On the Closing Date, the Company issued to the Placement Agent, or its designees, warrants (the “Placement Agent’s Warrants”) to purchase up to 32,609 shares of Common Stock, which represents 7.5% of the Shares sold in the Registered Offering. The Placement Agent’s Warrants have an exercise price of $3.0188 per share, and a term of five years form the commencement of the sales pursuant to the Offering and otherwise have the same terms as the Common Stock Warrants.

 

The Placement Agent’s Warrants and the shares of Common Stock underlying the Placement Agent’s Warrants have not been registered under the Securities Act and have been issued in reliance on an exemption from the registration requirements of the Securities Act afforded by Section 4(a)(2) thereof.
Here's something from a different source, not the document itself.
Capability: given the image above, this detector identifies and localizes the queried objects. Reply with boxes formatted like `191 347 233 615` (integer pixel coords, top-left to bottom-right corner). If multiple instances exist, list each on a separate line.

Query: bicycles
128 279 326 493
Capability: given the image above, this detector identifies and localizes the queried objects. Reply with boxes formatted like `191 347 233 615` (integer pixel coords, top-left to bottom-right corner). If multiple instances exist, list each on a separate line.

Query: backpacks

The Placement Agent’s Warrants and the shares of the Company’s Common Stock underlying the Placement Agent’s Warrants may not be offered or sold in the United States in the absence of an effective registration statement or exemption from applicable registration requirements. As soon as practicable (and in any event by April 4, 2025), the Company has agreed to file a registration statement on Form S-1 providing for the resale by the Purchasers of the Common Warrant Shares issued and issuable upon exercise of the Common Warrants. The Company is obligated to use commercially reasonable efforts to cause such registration statement to become effective within 120 days following the Closing Date and to keep such registration statement effective at all times until no Purchaser owns any Common Warrants or Common Warrant Shares issuable upon exercise thereof.

  

Other Significant Developments

 

Effective March 11, 2025, the Company entered into Amendment No. 1 to the Collaboration Agreement between the Company and GEIS that relieved the Company of the financial obligation to support the randomized Phase 2 portion of the clinical trial contemplated in the Collaboration Agreement of approximately $3,095,000 (see Note 8).